DOCUMENT SEGMENT ▸
Portfolio Optimizer Tool

Portfolio
classdef Portfolio < handle
    %   Portfolio optimization class used by portfoliotool
    %   
    %   Copyright 2009-2011 The MathWorks, Inc

    properties (Access = protected)
        % Imported data
        prices         = [];      % Prices series
        benchmark      = [];      % Benchmark series
        dates          = [];      % Dates series
        priceslabels   = [];      % Prices series labels 
        benchmarklabel = [];      % Benchmark label
        % Asset selection
        assetselection = [];      % Asset selection vector (logical)
        % Return series
        decayfactor    = 1;       % Decay factor for weighted returns
        uselogrets     = false;   % True for continuously compounded returns
        % Optimization results
        pf_rsk         = [];      % Portfolio risks
        pf_ret         = [];      % Portfolio returns
        pf_weights     = [];      % Portfolio weights
        % Business days assumtion
        businessdayspermonth = 21;
        businessdaysperyear  = 21*12;  % 252 days
    end
    
   
    methods (Access = public)
        
        function this = Portfolio()
        % Constructor
        end
        
        % Getter methods
        function prices = getPrices(this),                 prices = this.prices(:,this.assetselection);                 end
        function benchmark = getBenchmark(this),           benchmark = this.benchmark;                                  end
        function dates = getDates(this),                   dates = this.dates;                                          end
        function priceslabels = getPricesLabels(this),     priceslabels = this.priceslabels(this.assetselection);       end
        function benchmarklabel = getBenchmarkLabel(this), benchmarklabel = this.benchmarklabel;                        end
        function assetselection = getAssetSelection(this), assetselection = this.assetselection;                        end

        function returns = getReturnSeries(this)

GIVEN DATA ▸
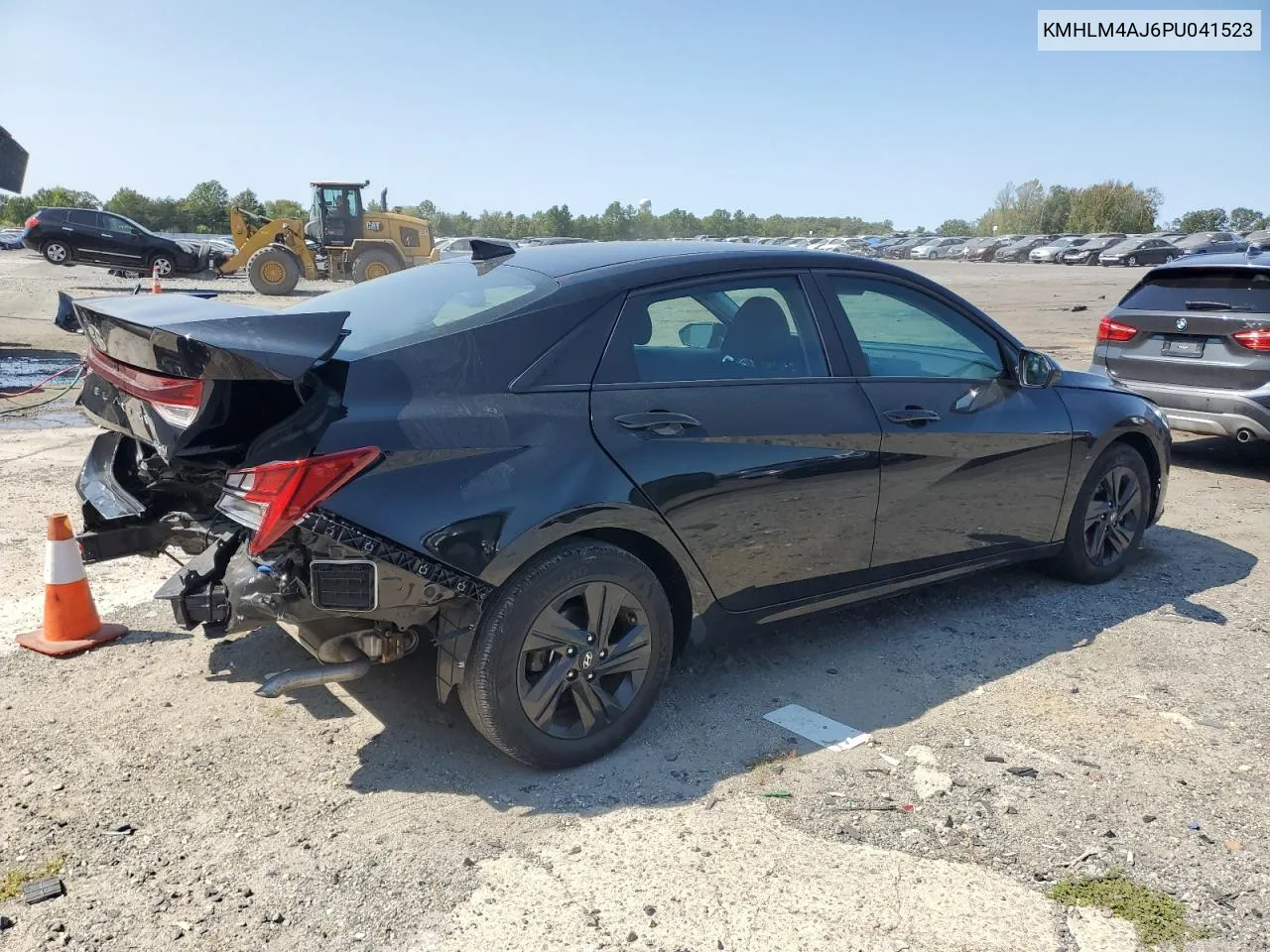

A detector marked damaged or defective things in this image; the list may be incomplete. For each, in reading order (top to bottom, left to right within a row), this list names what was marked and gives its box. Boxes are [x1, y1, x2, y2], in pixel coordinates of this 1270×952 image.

TASKS TO PERFORM ▸
• a. Transcribe the Portfolio class code starting at "Portfolio Optimizer Tool" and ending at "(Access = protected)".
• b. In the Portfolio class code, how many business days per month does the class assume?

SOLUTIONS IN ORDER ▸
• a.
Portfolio Optimizer Tool

Portfolio
classdef Portfolio < handle
    %   Portfolio optimization class used by portfoliotool
    %   
    %   Copyright 2009-2011 The MathWorks, Inc

    properties (Access = protected)

• b. 21